Swarm intelligence algorithms are a very popular form of stochastic optimization and are heavily influenced by nature-based optimization techniques. There have been algorithms developed based on the behavior of ant colonies, bee hives, immune systems, bats, cuckoos, fireflies, glowworms, and krill, to name a few. These natural processes are highly influential because tend to strike a balance between continued global exploration and local exploitation very well. In our above particle swarm optimizations, the process continues to converge towards the global minimum (local exploitation) over time while several particles continue to explore (global exploration).
Despite their stochastic nature, swarm intelligence methods can still suffer from pre-mature convergence to sub-optimal solutions, especially since we tend to utilize them on less-smooth functional surfaces. As with any tool, we have to intelligently select and parameterize the swarm intelligence method that is correct for our application.
Evolutionary algorithms are also another form of stochastic optimization and are inspired by biological evolution. The principal behind these methods is to use randomness with mating behavior and mutations to evolve our solution. Each particle is given a genetic makeup which is used in evaluating its fitness. Those particles with greater fitness will reproduce more, while those with lower fitness will die off and be replaced. Reproduction uses cross-over methods, incorporating the genes of both parents, but also includes a chance of mutation, allowing the new generation to further evolve.
In the video below, we show an attempt at solving the Rastrigin function using genetic algorithms.

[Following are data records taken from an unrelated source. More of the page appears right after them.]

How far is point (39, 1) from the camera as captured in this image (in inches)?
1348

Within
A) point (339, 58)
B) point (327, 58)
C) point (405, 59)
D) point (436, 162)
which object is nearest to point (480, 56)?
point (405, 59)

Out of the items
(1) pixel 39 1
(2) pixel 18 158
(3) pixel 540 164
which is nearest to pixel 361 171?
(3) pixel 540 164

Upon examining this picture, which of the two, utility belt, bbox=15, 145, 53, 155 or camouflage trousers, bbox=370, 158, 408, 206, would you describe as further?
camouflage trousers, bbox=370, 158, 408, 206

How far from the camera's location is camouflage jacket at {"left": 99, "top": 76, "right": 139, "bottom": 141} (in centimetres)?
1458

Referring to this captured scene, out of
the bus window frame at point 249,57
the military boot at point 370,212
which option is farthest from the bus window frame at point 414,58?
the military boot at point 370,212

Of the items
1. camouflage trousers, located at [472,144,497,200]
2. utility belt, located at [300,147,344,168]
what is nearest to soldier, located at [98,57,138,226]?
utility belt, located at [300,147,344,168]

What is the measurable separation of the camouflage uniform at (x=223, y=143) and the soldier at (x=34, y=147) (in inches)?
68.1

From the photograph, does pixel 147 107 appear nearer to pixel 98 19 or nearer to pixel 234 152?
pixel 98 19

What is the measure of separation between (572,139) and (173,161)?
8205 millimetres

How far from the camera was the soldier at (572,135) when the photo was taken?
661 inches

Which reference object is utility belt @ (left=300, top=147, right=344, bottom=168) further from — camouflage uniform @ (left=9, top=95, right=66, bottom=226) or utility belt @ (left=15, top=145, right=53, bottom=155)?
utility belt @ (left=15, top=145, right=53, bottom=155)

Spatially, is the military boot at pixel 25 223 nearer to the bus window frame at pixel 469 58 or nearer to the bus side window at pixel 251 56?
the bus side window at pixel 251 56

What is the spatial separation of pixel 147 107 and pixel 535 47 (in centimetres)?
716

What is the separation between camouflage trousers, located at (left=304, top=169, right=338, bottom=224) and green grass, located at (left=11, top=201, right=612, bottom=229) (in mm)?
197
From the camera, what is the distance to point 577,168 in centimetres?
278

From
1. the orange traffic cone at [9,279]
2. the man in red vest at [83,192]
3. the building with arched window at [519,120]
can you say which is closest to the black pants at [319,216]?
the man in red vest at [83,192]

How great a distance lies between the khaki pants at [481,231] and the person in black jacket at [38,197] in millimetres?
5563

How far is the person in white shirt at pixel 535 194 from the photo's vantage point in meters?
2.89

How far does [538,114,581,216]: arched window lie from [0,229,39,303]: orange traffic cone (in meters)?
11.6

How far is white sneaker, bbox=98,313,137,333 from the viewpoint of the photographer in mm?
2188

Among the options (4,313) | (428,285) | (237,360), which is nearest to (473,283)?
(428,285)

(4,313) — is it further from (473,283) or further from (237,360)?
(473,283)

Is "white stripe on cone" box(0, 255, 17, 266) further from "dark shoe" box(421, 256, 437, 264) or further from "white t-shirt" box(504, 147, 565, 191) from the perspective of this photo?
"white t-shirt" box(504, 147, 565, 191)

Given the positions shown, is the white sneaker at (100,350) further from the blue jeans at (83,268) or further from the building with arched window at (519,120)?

In this process, the genetic makeup for each particle is its (x,y) location. Every step, we keep the top 65% of particles, create a new 25% from mating, and randomly spawn the last 10%. When two particles mate, the child particle is given some combination of its parents genetic makeup. We see the results below.
What we see is that despite converging to the right solution, this problem is poorly suited for this type of algorithm. Why?
- There are only two pieces of genetic information, making cross-over fairly uninteresting
- The search space is continuous but the genetic algorithm can only move discretely. In other words, even if we come “close” to the correct answer in continuous space, we don’t have a method to get close
In fact, the only reason this problem converged is because the surface is symmetric and the solution is at (0,0) — cross-over eventually got it there. We wouldn’t be so lucky in a real-world problem.
We’ve seen a dramatic rise in interest in evolutionary methods as of late. Systematic investors and traders are using them to:
- Determine the weights on their decision variables
- Select the parameters for their models
- Construct the investment or trading formula itself
The danger is when these methods are taken to the extreme, as we are seeing many firms do, and allowing evolution to completely determine their process. Many firms have begun distilling dozens, if not hundreds, of decision variables into a genetic soup and using backtests to determine the optimal functional form and parameters for their strategy. This is nothing but masked data mining, a dangerous technique for long-term portfolio robustness, and something we will explore in the next part of our series.